Дорога | страница 44



Но Роке-Навозник был ранен осколком бомбы, которая взорвалась на лугу летним утром, когда он вместе с Сарой сломя голову бежал в лес. Самые сметливые в селении говорили, что это была случайная бомба, которую сбросили с самолета, чтобы «сбавить вес». Но Роке-Навозник подозревал, что излишним весом, от которого пытался избавиться самолет, был именно его, Роке, вес.

Трое друзей продолжали смотреть на шрам, по форме напоминающий кролика. Роке-Навозник вдруг нагнулся и лизнул его языком. Причмокнув, он сказал:

— А на вкус он все еще соленый. Лукас-Инвалид говорит, что это из-за железа. Шрамы от железа всегда соленые. У него тоже культя соленая, и у Кино-Однорукого тоже. Потом, с годами, этот вкус пропадает.

Даниэль-Совенок и Герман-Паршивый слушали его скептически. Роке-Навозник заподозрил, что они ему не верят. Он протянул им ногу и предложил:

— Попробуйте сами, увидите, что я не вру.

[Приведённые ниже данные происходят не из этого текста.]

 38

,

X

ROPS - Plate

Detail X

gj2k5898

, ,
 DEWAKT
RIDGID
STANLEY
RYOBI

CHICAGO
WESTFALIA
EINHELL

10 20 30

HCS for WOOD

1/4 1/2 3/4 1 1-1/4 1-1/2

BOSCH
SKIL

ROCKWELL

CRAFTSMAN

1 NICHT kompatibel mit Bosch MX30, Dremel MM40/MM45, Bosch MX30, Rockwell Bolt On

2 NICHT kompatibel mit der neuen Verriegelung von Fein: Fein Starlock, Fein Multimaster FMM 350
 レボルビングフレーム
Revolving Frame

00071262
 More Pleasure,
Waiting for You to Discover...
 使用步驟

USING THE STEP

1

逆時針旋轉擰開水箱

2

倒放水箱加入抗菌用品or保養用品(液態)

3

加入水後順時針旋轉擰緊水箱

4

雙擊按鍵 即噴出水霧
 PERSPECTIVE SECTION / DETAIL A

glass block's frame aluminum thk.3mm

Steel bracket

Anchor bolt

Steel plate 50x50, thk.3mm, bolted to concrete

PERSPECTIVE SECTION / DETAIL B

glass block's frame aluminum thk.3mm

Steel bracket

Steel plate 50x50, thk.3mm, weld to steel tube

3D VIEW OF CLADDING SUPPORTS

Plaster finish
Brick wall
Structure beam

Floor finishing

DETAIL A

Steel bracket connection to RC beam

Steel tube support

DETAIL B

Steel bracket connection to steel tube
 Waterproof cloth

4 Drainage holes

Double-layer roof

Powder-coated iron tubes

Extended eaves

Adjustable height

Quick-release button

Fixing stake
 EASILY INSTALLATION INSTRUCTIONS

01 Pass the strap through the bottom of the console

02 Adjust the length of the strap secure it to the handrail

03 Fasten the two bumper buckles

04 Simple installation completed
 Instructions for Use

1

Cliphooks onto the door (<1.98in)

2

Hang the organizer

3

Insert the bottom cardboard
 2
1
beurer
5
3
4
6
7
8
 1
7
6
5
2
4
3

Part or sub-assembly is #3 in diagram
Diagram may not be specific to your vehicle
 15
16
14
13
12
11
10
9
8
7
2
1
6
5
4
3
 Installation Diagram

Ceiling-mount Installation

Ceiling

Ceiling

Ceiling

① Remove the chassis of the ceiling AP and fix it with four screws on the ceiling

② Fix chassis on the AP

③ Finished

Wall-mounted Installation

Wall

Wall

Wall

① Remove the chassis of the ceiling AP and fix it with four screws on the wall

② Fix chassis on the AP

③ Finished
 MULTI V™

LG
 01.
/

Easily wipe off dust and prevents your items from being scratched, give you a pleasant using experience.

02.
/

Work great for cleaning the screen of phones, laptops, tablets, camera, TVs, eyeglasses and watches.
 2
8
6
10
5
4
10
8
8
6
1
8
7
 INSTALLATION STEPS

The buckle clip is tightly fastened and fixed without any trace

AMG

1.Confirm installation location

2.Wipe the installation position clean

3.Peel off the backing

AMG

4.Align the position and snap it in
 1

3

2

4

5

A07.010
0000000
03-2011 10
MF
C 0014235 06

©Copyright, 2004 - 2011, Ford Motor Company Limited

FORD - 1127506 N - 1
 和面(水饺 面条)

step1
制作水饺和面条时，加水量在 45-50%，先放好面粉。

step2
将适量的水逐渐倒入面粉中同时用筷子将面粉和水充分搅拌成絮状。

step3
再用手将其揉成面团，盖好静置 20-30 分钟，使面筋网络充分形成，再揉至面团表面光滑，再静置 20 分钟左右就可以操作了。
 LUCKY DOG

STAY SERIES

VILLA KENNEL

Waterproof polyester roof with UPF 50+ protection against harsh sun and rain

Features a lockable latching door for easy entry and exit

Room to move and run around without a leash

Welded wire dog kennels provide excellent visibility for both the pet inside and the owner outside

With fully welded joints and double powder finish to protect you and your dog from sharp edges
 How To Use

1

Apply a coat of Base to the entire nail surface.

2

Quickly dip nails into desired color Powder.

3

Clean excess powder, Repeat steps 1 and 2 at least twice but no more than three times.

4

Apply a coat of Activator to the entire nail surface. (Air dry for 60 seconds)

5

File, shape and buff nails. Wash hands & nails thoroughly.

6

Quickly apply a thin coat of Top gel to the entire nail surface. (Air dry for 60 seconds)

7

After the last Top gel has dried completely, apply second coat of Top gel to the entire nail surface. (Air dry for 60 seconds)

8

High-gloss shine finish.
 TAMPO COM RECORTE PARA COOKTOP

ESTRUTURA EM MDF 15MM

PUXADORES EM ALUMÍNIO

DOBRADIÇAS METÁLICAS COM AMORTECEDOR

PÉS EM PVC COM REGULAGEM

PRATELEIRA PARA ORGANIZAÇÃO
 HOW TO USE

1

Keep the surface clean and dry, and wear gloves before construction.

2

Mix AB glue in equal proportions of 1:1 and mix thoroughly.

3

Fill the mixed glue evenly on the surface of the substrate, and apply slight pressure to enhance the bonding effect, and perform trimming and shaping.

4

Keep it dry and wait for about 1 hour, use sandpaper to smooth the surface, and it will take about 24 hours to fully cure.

Совенок и Паршивый, колеблясь, обменялись взглядом. Наконец Совенок нагнулся, лизнул шрам и подтвердил:

— Да, на вкус он соленый.

Паршивый тоже лизнул и кивнул головой. Потом сказал:

— Да, он соленый, это верно, но не из-за железа, а от пота. Попробуйте мое ухо, увидите, что оно тоже соленое.

Заинтересованный Даниэль-Совенок пододвинулся к Паршивому и лизнул его раздвоенную мочку.

— Правда, — сказал он, — у Паршивого ухо тоже соленое.

— Ну? — с сомнением в голосе проронил Навозник.

И, желая разрешить спорный вопрос, принялся обсасывать мочку Паршивого с жадностью младенца, сосущего грудь. Когда он выпустил ее изо рта, на его лице изобразилось глубокое разочарование.

— Верно, она тоже соленая, — сказал он. — Но это потому, что ты напоролся не на колючку ежевики, как ты думаешь, а на колючую проволоку.

— Нет, — запальчиво возразил Паршивый, — я разодрал ухо о колючку ежевики. Я точно знаю.

— Это ты так думаешь.

Герман-Паршивый не сдавался.

— А как же тогда мои проплешины? — сказал он упрямо, нагибая голову и показывая макушку. — Они тоже соленые. А ведь проплешинами меня наградила птица, и никакое железо тут ни при чем.

Навозник и Совенок ошеломленно переглянулись, но один за другим наклонились над черноволосой головой Германа-Паршивого и лизнули проплешины. Даниэль-Совенок сразу признал:

— Да, они соленые.

Роке-Навозник вывернулся:

— Ну и что, что соленые. Это же не шрамы. Там у тебя никогда не было ран. Проплешины совсем другое дело.

За оконцем темнело, и долина, окутанная сумерками, наводила уныние и грусть, а они все спорили, не замечая, что близится ночь, и что по шиферной крыше еще барабанит дождь, и что уже поднимается в гору почтовый, пыхтя и время от времени выпуская белые клубы дыма, и Даниэль-Совенок сокрушался, думая о том, что у него нет шрама, который ему так нужен, и что если бы он у него был, то, быть может, удалось бы выяснить, почему у шрамов соленый вкус — от пота, как утверждал Паршивый, или из-за железа, как говорили Навозник и Лукас-Инвалид.